WHAT IS ASKED
Rewrite the listing from its first line through the line that contains "449L521 429L484 366L469", changing "list" to "output" and leaving everything else the same. Return only those lines.

RECORDED INFORMATION
-----

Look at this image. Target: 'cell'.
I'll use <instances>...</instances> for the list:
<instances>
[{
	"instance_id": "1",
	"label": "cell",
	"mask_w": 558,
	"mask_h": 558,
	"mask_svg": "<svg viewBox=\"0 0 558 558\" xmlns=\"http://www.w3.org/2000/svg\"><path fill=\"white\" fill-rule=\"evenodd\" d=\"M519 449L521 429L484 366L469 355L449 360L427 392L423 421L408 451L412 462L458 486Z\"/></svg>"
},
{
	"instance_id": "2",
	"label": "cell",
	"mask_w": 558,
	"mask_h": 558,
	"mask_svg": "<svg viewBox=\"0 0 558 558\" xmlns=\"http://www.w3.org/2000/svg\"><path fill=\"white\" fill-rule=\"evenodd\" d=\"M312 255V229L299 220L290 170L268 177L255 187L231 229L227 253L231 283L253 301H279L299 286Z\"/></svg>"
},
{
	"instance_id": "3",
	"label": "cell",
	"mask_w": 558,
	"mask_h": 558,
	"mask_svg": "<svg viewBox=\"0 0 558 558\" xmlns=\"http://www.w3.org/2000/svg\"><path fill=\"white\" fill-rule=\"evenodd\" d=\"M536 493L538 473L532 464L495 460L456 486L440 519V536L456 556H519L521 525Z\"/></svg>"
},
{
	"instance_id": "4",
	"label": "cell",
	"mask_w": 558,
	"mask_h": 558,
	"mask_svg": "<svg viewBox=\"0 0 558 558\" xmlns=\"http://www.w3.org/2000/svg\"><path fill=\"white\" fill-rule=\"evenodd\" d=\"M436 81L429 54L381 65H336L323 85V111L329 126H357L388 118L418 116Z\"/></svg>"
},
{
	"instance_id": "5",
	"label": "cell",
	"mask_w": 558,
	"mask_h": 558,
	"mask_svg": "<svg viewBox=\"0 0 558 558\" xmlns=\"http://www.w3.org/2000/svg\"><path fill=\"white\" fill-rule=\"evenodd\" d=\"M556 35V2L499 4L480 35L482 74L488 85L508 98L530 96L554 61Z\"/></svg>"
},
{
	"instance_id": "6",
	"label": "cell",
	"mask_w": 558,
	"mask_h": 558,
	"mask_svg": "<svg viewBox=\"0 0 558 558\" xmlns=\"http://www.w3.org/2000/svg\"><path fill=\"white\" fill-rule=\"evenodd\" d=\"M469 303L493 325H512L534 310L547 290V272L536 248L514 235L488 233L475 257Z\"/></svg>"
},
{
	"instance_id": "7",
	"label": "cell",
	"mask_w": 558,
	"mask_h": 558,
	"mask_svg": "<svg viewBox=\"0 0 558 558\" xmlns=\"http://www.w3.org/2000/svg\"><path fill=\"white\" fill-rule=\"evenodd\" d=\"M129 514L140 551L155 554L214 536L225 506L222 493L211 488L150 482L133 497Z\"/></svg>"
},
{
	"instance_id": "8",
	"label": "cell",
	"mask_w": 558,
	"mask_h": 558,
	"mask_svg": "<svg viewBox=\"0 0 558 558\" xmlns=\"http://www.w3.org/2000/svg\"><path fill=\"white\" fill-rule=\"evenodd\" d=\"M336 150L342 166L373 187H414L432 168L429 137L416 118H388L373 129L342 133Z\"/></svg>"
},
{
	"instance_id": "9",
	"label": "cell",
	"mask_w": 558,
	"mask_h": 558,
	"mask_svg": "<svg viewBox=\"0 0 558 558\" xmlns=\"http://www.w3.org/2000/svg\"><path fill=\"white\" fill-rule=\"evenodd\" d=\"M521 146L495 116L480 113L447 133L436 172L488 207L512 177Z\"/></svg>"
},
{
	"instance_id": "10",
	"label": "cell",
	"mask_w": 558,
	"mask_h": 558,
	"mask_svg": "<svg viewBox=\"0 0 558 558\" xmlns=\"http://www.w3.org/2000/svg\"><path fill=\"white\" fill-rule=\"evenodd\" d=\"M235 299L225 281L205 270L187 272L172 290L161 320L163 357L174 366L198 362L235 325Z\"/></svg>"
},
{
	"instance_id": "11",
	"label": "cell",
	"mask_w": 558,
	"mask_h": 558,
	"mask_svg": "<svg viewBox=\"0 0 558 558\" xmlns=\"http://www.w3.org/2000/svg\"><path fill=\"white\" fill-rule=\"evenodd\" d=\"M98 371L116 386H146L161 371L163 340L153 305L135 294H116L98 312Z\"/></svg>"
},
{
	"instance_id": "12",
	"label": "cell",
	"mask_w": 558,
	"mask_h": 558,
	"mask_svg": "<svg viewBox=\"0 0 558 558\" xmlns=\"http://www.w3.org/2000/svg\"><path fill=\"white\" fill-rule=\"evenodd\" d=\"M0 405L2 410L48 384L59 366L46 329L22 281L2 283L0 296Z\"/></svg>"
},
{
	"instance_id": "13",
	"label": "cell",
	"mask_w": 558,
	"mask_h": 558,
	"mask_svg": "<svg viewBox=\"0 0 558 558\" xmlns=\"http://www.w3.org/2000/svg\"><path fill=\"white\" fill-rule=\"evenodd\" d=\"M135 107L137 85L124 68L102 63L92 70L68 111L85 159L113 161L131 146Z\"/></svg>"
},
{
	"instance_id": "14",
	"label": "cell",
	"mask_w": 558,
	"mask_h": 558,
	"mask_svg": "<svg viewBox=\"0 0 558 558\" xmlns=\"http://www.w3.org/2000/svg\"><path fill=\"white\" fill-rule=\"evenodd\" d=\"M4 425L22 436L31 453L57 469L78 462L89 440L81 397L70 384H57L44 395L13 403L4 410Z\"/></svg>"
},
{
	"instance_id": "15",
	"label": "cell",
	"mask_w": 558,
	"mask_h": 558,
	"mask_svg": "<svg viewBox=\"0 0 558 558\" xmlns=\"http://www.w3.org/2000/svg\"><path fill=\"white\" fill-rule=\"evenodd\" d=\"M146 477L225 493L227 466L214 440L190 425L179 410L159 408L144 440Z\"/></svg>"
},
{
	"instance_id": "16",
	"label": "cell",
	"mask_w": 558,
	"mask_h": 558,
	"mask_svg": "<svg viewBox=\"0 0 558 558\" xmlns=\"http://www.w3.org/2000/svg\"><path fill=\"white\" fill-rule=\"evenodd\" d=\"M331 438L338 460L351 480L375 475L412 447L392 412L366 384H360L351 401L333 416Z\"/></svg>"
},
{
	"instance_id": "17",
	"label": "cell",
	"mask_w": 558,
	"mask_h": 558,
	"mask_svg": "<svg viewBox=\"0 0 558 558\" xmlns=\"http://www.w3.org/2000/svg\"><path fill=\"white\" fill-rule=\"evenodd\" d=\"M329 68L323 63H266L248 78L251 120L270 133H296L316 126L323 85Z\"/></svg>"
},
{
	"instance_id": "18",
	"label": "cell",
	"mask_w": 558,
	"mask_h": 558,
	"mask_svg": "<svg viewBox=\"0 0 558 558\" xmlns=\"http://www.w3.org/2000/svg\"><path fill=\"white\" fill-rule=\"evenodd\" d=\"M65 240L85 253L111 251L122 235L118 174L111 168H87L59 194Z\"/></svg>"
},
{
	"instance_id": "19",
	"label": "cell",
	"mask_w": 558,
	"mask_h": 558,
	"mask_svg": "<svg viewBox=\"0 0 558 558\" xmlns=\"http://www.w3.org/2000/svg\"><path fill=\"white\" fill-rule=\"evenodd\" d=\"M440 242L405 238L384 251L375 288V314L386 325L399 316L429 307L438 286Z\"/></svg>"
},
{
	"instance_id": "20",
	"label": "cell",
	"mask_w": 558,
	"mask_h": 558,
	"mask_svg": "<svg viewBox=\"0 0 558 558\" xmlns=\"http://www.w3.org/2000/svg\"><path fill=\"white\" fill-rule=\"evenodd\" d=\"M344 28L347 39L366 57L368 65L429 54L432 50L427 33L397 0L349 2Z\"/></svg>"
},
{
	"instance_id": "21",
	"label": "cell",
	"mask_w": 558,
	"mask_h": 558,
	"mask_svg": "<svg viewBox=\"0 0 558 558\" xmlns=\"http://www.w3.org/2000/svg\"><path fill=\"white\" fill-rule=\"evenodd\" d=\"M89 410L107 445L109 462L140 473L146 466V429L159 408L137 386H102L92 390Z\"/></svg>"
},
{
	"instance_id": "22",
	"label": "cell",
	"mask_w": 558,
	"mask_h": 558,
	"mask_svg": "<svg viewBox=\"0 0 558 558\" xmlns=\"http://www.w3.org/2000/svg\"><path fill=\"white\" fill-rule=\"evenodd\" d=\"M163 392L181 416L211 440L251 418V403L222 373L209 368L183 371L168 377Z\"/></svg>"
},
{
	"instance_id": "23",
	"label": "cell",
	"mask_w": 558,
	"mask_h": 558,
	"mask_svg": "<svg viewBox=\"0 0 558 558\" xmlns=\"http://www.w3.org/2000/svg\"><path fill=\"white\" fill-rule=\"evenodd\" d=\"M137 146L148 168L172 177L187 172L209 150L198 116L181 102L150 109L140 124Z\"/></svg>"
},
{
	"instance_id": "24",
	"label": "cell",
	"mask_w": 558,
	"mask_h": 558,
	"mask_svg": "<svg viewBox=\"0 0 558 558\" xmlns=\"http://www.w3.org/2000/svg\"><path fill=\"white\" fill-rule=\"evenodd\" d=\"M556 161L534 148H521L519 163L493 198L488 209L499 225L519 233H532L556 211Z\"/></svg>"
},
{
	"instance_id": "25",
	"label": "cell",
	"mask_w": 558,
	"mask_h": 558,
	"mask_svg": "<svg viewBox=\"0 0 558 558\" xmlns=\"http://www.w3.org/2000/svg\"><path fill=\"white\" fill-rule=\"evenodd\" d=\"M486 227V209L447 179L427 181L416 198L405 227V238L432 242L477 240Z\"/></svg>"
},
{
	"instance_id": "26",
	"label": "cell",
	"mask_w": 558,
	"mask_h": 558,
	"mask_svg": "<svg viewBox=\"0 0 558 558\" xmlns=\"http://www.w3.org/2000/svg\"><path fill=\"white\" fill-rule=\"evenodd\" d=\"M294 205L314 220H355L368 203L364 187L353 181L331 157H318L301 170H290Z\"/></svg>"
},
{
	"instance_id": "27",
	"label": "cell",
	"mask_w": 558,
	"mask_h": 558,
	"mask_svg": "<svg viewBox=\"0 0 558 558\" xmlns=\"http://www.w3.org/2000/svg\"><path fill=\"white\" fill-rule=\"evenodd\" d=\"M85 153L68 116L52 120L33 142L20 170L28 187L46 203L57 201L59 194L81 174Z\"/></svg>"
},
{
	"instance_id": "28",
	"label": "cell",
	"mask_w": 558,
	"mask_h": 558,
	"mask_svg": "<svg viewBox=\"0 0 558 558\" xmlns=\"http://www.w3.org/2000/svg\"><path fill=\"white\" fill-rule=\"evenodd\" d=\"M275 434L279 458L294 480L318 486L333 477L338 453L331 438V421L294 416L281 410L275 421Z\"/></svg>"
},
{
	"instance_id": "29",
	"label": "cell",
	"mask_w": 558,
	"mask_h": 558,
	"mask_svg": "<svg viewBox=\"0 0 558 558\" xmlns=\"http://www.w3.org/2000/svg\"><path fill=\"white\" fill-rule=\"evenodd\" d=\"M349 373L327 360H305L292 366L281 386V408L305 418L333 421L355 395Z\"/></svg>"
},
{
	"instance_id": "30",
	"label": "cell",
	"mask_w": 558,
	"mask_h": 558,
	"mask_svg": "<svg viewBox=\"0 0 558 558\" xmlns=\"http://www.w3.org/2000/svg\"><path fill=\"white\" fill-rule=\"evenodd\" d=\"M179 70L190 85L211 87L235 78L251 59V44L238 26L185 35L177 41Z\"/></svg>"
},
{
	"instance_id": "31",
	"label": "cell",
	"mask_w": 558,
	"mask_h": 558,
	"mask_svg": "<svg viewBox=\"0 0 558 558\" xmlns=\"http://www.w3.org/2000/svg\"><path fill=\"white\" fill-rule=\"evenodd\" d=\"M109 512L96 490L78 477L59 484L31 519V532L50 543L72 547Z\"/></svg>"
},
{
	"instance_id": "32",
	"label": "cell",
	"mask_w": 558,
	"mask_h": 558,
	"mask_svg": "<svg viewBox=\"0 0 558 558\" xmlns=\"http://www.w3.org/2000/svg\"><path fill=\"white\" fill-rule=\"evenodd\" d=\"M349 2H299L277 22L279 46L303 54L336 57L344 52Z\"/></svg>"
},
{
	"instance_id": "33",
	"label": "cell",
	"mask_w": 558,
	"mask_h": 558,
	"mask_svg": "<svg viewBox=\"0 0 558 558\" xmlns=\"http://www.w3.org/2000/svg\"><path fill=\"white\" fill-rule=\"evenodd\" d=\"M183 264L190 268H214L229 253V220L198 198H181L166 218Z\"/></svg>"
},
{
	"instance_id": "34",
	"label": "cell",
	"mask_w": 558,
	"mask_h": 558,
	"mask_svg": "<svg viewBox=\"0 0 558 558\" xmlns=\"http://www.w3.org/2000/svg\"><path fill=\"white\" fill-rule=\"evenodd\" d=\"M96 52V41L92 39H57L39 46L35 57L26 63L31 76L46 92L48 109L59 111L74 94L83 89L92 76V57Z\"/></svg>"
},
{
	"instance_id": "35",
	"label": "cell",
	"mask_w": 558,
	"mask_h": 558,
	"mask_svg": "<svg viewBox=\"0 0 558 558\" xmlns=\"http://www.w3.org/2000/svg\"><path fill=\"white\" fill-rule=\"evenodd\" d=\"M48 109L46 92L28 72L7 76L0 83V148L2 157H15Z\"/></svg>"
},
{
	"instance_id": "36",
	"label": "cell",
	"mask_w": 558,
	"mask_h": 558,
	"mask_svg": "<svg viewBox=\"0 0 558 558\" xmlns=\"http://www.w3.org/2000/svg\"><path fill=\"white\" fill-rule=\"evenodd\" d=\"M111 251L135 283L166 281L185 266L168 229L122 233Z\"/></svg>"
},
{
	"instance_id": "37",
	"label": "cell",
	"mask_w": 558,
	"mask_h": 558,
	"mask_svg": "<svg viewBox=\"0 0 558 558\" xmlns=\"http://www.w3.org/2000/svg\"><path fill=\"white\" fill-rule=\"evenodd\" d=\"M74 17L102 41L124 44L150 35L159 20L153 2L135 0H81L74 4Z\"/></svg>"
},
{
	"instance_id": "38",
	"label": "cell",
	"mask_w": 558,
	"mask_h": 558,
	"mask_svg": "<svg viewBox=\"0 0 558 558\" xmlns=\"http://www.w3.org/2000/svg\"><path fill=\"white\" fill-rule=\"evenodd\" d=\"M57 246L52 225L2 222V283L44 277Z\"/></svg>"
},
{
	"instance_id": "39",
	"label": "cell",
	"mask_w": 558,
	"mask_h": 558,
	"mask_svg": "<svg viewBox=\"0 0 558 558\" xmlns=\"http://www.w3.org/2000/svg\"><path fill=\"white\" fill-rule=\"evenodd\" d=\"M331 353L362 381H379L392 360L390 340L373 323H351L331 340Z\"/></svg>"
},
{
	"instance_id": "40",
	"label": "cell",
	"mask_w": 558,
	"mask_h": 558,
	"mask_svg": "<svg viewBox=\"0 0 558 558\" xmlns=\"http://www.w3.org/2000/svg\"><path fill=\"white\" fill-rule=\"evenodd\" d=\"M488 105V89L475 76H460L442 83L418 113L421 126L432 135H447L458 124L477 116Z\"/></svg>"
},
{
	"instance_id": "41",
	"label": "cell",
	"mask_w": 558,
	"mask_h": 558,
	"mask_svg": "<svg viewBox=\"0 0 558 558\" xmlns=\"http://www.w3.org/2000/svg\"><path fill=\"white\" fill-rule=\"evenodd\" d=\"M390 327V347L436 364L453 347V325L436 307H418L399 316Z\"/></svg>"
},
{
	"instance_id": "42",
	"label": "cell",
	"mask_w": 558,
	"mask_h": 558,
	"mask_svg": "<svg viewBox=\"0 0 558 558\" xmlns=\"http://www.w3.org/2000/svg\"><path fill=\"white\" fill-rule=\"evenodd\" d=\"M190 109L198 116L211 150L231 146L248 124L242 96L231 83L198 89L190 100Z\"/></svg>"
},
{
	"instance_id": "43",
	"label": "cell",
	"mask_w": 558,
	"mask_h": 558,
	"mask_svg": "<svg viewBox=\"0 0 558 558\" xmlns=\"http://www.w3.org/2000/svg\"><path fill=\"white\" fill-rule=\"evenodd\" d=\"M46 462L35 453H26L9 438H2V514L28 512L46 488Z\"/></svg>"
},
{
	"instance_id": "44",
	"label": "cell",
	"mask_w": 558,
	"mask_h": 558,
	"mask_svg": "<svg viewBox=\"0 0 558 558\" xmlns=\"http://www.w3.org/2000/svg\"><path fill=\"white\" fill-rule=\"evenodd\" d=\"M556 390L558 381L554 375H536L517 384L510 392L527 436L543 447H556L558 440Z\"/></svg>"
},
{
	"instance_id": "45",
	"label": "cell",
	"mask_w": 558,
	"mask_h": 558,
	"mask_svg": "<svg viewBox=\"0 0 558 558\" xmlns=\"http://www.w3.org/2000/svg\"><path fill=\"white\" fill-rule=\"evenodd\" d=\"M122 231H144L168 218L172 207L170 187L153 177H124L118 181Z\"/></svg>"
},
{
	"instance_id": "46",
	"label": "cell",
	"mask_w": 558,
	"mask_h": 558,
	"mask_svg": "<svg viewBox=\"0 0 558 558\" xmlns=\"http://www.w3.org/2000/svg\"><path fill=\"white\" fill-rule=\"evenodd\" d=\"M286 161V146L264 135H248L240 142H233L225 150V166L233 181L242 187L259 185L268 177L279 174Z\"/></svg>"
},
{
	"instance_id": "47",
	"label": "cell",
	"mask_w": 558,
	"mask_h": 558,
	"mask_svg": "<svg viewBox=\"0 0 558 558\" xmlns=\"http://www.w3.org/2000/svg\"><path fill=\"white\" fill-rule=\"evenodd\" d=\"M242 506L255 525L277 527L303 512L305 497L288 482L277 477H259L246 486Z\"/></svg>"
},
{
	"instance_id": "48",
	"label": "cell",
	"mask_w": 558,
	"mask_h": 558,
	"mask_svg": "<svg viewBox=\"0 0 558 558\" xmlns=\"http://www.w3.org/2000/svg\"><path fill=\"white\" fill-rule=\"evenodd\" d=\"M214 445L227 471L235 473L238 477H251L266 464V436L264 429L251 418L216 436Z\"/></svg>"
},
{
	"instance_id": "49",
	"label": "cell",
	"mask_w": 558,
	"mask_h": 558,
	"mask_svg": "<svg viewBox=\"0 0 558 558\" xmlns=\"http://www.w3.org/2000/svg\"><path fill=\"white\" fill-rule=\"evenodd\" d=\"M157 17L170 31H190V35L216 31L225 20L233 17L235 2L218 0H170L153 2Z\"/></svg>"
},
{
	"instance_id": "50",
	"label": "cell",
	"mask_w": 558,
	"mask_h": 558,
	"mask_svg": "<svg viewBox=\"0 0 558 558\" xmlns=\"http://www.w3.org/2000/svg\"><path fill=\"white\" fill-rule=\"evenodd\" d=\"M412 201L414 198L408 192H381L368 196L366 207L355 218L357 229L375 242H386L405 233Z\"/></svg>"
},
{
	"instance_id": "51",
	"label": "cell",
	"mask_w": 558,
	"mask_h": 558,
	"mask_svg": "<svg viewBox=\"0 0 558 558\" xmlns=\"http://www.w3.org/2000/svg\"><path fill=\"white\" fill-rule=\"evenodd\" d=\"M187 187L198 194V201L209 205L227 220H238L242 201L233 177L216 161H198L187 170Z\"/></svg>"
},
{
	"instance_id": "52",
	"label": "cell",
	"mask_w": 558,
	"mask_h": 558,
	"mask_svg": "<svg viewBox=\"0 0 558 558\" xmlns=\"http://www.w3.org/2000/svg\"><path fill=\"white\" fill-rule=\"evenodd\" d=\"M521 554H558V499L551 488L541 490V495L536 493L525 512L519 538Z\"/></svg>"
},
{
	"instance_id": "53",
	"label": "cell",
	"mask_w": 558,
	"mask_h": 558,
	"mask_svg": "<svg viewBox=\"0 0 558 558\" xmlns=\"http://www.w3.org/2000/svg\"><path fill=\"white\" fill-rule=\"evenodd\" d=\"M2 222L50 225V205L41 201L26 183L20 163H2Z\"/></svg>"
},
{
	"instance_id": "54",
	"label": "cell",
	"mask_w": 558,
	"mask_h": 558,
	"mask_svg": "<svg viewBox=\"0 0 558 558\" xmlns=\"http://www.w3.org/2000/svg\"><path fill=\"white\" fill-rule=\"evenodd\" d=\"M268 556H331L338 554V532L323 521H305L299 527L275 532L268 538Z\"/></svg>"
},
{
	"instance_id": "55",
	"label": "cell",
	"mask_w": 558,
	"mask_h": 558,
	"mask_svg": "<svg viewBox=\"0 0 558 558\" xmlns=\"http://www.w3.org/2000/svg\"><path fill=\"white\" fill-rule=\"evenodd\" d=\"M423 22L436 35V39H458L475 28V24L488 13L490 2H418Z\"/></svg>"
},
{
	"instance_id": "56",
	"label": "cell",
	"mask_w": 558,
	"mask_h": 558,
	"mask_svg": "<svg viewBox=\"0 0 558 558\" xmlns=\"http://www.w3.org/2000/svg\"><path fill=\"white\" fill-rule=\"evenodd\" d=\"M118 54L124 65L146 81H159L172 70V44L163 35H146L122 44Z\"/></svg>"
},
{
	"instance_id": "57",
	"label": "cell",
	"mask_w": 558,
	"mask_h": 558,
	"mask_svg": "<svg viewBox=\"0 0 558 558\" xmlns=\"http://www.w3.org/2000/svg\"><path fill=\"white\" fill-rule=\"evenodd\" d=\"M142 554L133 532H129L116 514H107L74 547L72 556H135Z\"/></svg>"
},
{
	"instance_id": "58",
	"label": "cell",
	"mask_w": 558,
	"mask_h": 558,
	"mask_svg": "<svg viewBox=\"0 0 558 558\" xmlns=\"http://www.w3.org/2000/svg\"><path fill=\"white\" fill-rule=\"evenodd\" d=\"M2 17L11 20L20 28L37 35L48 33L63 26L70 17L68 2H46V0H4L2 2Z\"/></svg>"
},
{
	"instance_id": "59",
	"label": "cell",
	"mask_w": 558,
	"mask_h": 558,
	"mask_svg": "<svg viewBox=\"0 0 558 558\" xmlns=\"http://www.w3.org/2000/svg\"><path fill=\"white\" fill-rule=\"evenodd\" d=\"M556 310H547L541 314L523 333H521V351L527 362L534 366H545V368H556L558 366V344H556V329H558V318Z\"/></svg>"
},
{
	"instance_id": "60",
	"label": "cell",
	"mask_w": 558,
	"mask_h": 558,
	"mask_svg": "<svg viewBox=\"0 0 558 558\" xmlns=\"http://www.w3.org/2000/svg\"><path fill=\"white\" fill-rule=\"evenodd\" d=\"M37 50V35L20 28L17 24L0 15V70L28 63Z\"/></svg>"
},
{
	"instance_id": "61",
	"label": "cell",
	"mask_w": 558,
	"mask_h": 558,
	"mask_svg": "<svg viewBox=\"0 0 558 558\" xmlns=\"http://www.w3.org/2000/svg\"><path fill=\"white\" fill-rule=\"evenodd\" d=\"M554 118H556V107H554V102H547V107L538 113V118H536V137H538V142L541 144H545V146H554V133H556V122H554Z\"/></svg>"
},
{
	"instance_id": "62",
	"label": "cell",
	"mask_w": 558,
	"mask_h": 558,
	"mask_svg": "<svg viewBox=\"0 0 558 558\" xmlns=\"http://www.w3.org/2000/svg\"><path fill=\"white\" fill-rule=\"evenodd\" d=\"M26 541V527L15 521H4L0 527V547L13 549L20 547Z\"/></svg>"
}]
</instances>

-----

SOLUTION TO THE EXERCISE
Look at this image. Target: 'cell'.
I'll use <instances>...</instances> for the output:
<instances>
[{
	"instance_id": "1",
	"label": "cell",
	"mask_w": 558,
	"mask_h": 558,
	"mask_svg": "<svg viewBox=\"0 0 558 558\" xmlns=\"http://www.w3.org/2000/svg\"><path fill=\"white\" fill-rule=\"evenodd\" d=\"M519 449L521 429L484 366L469 355L449 360L427 392L423 421L408 451L412 462L458 486Z\"/></svg>"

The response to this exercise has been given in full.